Not all risks are equal. Some risk events are more likely to happen than others, and the impact of a risk event can vary greatly. Therefore, project teams perform qualitative risk analysis in order to prioritize individual project risks by assessing their probability of occurrence and impact. This assessment technique is conducted by the project team. Team members indicate their opinions regarding each risk. Therefore, this kind of process introduces bias into the assessment. However, project manager assumes the role of a facilitator or a moderator to minimize the bias by implementing techniques such as Delphi. Besides, in order to minimize the bias and provide a consensus, the project manager should clarify the underlying mechanism of how each team member and expert justify their perceptions as regards the probability and impact.

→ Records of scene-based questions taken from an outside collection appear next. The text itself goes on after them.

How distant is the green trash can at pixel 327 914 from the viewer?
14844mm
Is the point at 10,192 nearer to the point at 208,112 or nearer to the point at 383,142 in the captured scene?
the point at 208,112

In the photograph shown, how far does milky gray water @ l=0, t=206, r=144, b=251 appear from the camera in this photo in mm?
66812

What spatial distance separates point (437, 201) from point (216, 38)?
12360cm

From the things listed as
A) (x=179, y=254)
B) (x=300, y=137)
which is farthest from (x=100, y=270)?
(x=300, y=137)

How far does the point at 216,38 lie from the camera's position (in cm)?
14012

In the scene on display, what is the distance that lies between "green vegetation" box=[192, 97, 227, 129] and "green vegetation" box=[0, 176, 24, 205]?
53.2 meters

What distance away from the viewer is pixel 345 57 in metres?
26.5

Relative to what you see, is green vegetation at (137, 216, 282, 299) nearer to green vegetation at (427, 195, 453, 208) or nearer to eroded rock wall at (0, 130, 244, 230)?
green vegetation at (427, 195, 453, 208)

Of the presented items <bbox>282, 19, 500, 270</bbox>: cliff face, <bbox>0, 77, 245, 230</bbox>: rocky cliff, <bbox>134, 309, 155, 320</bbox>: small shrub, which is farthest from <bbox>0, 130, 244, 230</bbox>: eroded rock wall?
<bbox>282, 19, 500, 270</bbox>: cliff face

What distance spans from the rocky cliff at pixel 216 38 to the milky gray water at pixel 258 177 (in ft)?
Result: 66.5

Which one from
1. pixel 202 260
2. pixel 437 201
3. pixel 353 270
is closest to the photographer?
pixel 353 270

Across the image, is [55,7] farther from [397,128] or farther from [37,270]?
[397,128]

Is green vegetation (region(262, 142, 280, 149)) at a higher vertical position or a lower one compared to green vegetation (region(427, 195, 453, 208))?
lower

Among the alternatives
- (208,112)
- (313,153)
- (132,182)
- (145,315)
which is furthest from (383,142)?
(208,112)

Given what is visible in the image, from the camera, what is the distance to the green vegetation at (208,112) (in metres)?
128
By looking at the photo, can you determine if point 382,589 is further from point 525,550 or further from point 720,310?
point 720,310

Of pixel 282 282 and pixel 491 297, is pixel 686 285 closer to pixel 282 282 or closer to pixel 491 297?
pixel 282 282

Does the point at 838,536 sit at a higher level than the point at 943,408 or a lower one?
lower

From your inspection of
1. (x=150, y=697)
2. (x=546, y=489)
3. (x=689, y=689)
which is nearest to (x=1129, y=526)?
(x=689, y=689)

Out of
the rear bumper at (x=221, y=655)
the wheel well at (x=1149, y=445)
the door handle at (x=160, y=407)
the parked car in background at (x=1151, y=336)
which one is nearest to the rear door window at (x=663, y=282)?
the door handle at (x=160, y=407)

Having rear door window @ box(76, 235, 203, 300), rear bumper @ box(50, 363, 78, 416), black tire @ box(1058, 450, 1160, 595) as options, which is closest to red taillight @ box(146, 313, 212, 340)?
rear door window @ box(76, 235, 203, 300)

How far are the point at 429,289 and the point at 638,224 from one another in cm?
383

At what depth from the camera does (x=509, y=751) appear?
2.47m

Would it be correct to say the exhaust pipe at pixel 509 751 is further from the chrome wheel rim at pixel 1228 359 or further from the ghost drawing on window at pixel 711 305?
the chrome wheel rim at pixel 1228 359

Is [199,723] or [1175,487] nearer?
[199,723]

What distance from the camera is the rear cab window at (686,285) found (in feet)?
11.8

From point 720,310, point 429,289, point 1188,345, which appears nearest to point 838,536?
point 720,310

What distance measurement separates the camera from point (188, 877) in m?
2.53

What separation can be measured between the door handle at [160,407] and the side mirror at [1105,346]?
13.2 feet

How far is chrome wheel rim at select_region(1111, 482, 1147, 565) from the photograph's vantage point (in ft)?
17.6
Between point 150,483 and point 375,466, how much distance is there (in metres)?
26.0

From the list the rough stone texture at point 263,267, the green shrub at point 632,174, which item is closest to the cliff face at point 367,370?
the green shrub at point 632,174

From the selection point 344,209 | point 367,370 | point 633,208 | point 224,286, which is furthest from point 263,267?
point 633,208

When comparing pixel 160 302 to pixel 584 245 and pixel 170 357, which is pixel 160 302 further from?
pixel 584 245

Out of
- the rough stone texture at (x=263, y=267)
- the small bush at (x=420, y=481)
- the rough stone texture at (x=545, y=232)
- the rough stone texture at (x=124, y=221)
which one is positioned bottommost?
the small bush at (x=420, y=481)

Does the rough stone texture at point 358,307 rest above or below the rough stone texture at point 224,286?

For the qualitative risk analysis, let’s use a five-scale measure: Very low, low, medium, high, and very high (Table 10.3). It is always possible to have more and fewer number of scales. Each level may correspond with different percentage values depending on the project, project manager, and organizational policies. Table 10.2 displays two different percentages of probability. Organizations may have an overarching policy to implement levels, percentages, and risk categories. In this case, project manager must comply with this policy.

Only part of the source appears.